Our Annual Conference is a highlight for many involved in the work of Geology for Global Development, bringing together people from across the UK and beyond to explore how geoscientists can contribute to sustainable development. This year approximately 120 attendees gathered at the Geological Society of London to talk about all things water, Sustainable Development Goals and geoscience.

The conference was opened by Lord Duncan of Springbank (UK Government Minister for Scotland and Northern Ireland, and a fellow geoscientist). Lord Duncan gave a passionate description of the important links between politics, geology and sustainable development. Another distinguished guest was Benedicto Hosea, visiting the UK from Tanzania and working closely with the Tanzania Development Trust. Benedicto gave us an insight into water resources in Tanzania, and the realities of implementing projects and taking practical action to improve water provision.

Our keynote lecture was delivered by Professor Bob Kalin from the University of Strathclyde, who gave us an overview of the interactions between water, geoscience and human impacts – and why it is important that geoscientists engage in the delivery of the Sustainable Development Goals. You can find a recording of a similar talk Professor Kalin presented at a TedX event.

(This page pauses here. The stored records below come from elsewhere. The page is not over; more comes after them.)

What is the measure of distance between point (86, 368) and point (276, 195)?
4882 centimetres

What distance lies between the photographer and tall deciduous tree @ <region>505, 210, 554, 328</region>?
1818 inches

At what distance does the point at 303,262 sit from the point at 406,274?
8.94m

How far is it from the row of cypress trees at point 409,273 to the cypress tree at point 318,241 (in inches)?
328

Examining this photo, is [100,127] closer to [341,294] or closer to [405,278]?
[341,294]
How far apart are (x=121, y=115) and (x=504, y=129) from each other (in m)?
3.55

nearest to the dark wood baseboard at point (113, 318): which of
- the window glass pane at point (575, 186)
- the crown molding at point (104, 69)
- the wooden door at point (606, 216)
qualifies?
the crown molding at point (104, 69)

The first panel discussion of the day focused on management, with insight from industry, academia and the Overseas Development Institute. We discussed the challenges involved in listening to and considering many stakeholders, the management of transnational aquifers and how best to enforce policy – then attempted to come with some solutions to these challenges. Our event report includes links to key reading suggested by our panellists.

Water contamination is a significant environmental issue in many countries at all stages of development.  We heard about research into salinization and arsenic contamination of groundwater in Bangladesh. Mike Webster, head of WasteAid (check them out here) gave a different perspective on water contamination, talking about the work the charity has done in improving solid waste collection, thereby improving drainage and water quality.

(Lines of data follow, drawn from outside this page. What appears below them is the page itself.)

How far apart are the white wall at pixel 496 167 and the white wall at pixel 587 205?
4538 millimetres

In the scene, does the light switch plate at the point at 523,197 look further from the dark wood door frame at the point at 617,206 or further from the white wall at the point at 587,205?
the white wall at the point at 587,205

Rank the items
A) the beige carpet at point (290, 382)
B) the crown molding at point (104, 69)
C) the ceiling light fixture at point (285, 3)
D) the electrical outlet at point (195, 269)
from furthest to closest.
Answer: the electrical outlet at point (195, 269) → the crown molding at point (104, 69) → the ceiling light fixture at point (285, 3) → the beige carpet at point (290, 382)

Probably the most hectic, yet fun part of the conference was the UN style activity – we split up into groups representing different stakeholders and came up with a research and innovation statement relating to water and the SDGs.

We were also joined by The Eleanor Foundation, a charity working in Tanzania to provide access to safe, clean water provision to communities through pump installation and education programmes. It was so inspiring to hear about a charity that has undertaken effective work in ensuring the sustainable supply of water to communities, and made a real difference in improving lives – it is estimated that the Eleanor Foundation has improved access to water to over 250,000 people. In 2019, GfGD will be supporting the work of The Eleanor Foundation, helping to deliver SDG 6 in Tanzania. We will be using surplus income from our conference, together with other funds, to facilitate an evaluation of The Eleanor Foundation’s water programme. This will generate recommendations for The Eleanor Foundation team to ensure long-term impact and sustainability.

In true GSL conference style, we finished the conference with a reception in the library, giving us all the chance to chat about the conference and meet people sharing an interest in geoscience and development (of course admiring William Smith’s geological map!). I think it would be fair to say that a fun and interesting day was had by all, and I left feeling excited by the number of geoscientists I met that all share enthusiasm for the role that geoscientists have in helping to achieve the SDGs.

The 7th GfGD Annual Conference will be on Friday 15th November 2019, hosted again by the Geological Society of London. Please do save the date, and we hope to see you there!

Laura Hunt is a member of the GfGD Executive Team, and a PhD Student at the University of Nottingham and the British Geological Survey.